**WHAT YOU NEED TO DO**
Everything from the line containing "family: Cercopithecidae" through the line containing "Label granularity: sequence-level." should be repeated exactly, and nothing else from the data.

**RECORD SET**
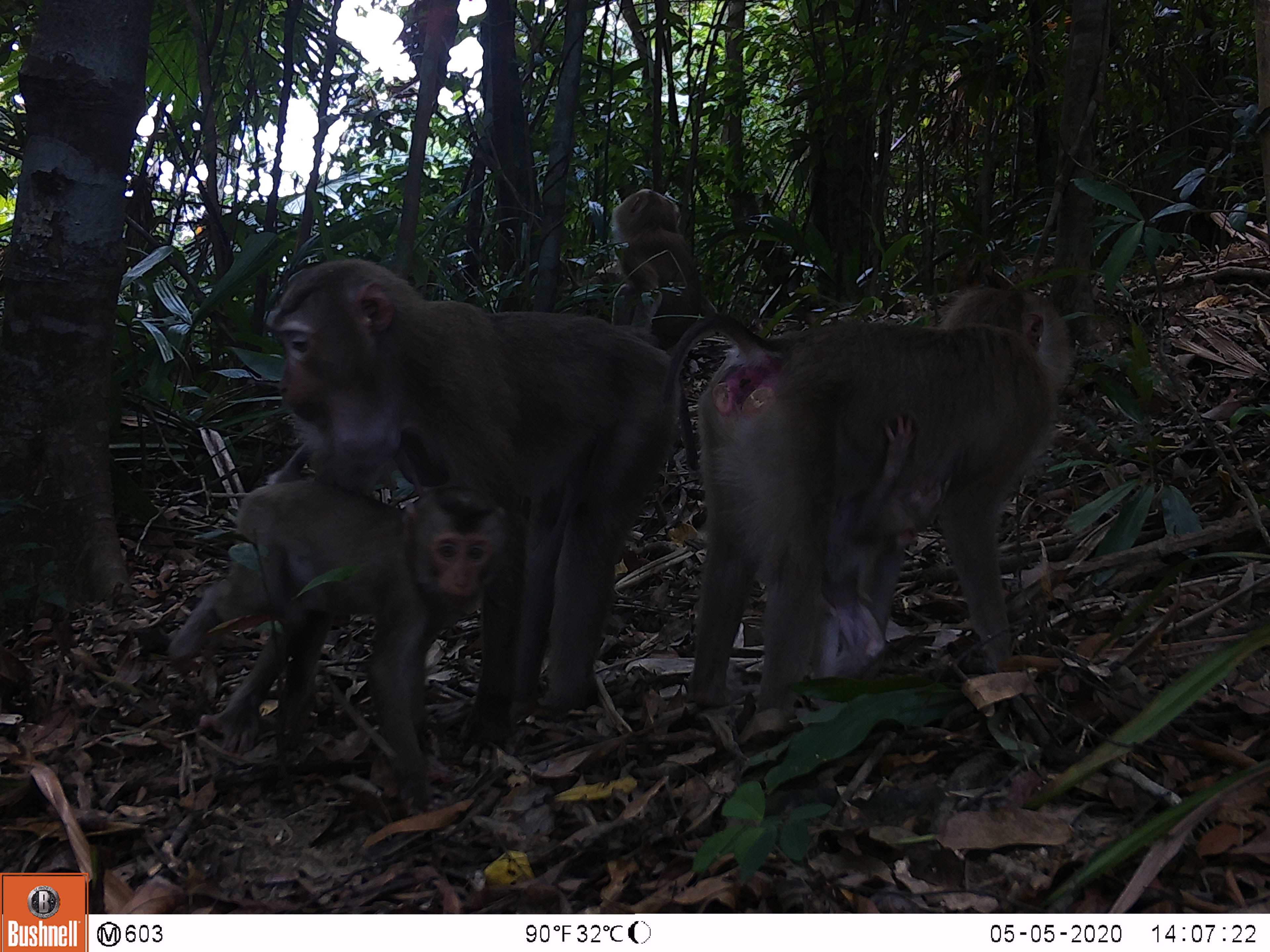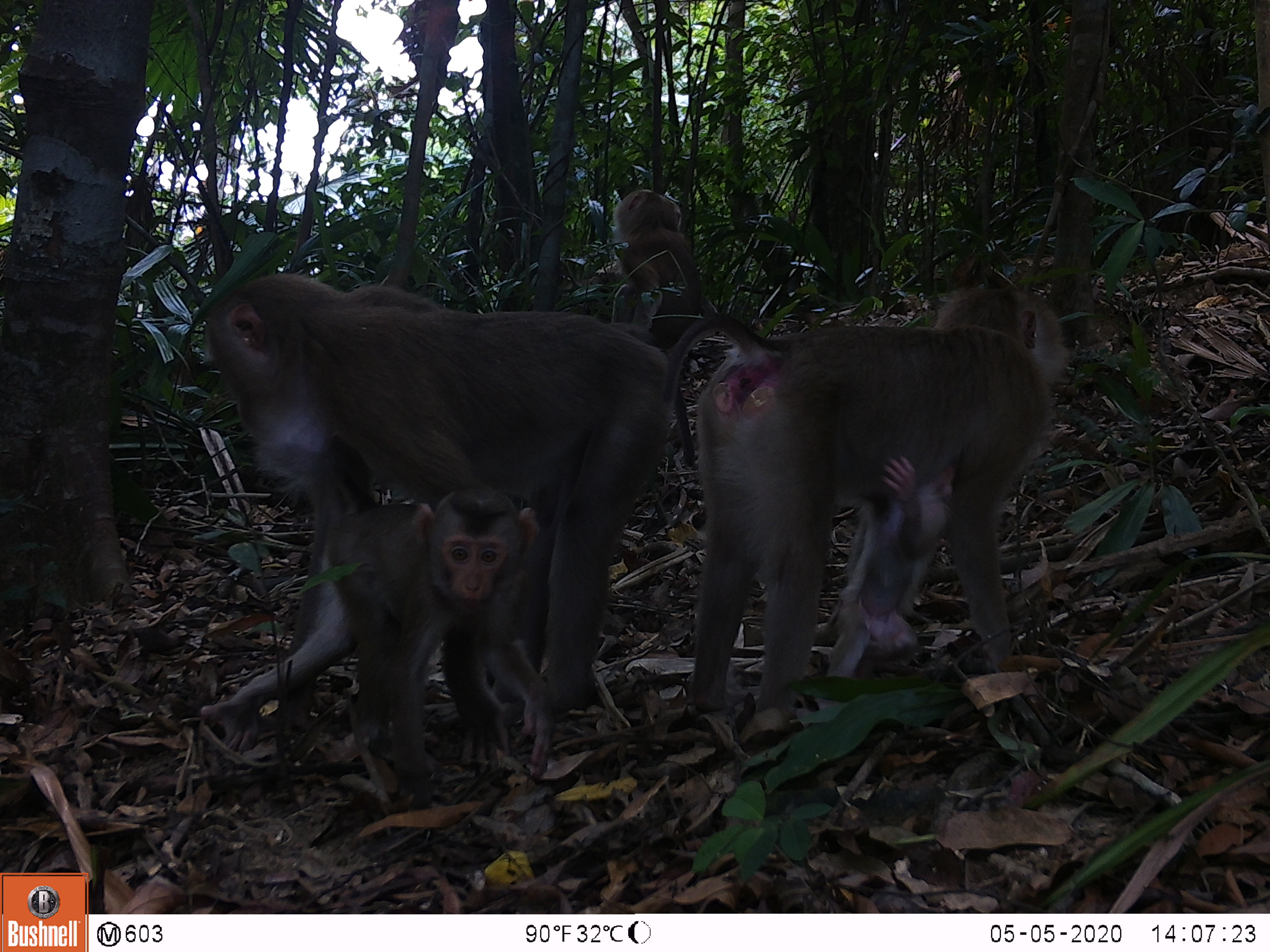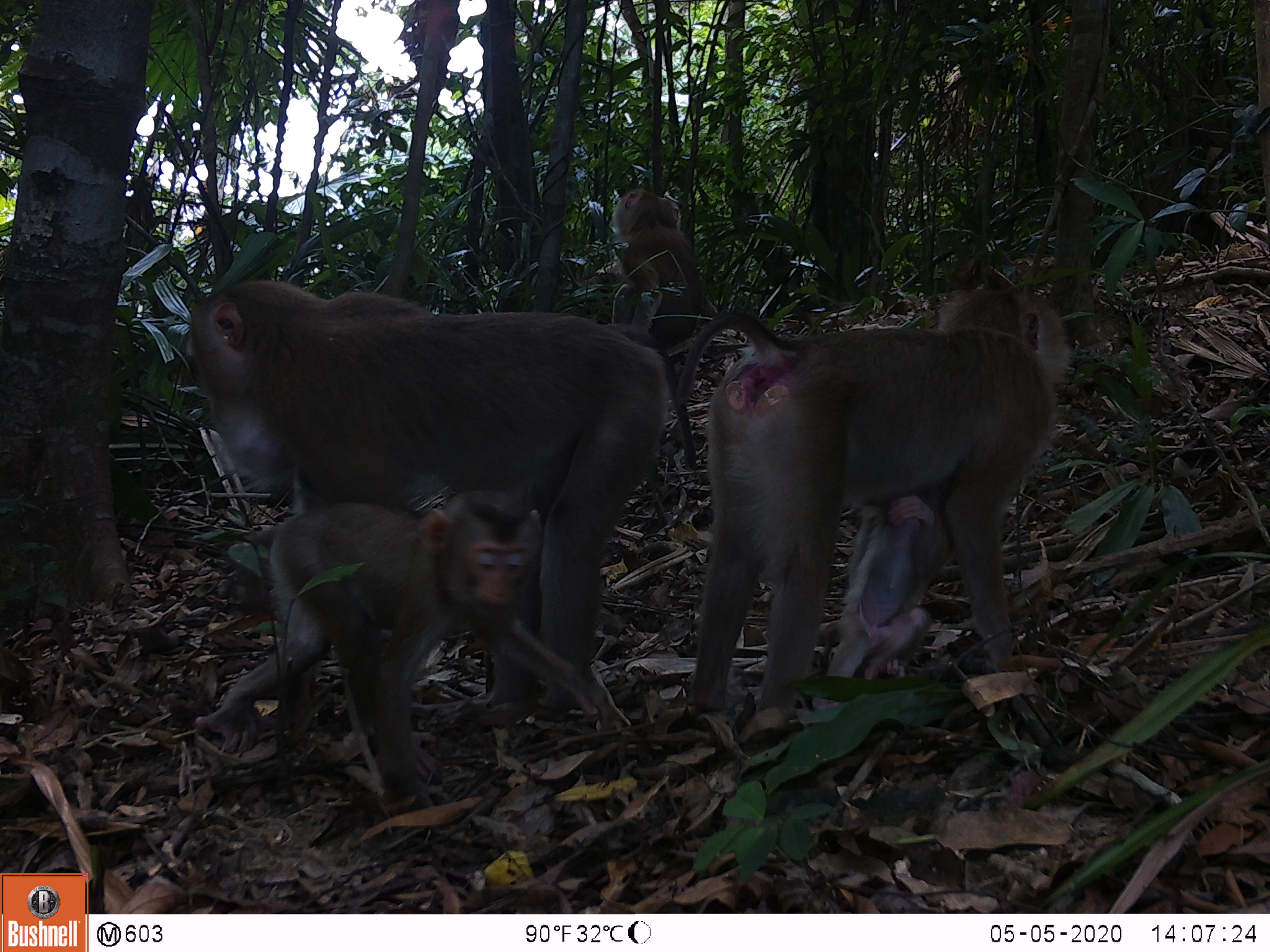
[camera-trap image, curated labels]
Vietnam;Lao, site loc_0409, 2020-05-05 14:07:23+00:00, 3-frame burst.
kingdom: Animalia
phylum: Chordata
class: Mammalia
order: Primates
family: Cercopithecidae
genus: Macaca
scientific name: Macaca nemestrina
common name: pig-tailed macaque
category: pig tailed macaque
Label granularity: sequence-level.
* * *
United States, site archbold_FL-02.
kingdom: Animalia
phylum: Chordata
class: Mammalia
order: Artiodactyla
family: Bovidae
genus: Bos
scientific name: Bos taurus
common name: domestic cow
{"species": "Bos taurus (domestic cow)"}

**OUTPUT OF THE TASK**
family: Cercopithecidae
genus: Macaca
scientific name: Macaca nemestrina
common name: pig-tailed macaque
category: pig tailed macaque
Label granularity: sequence-level.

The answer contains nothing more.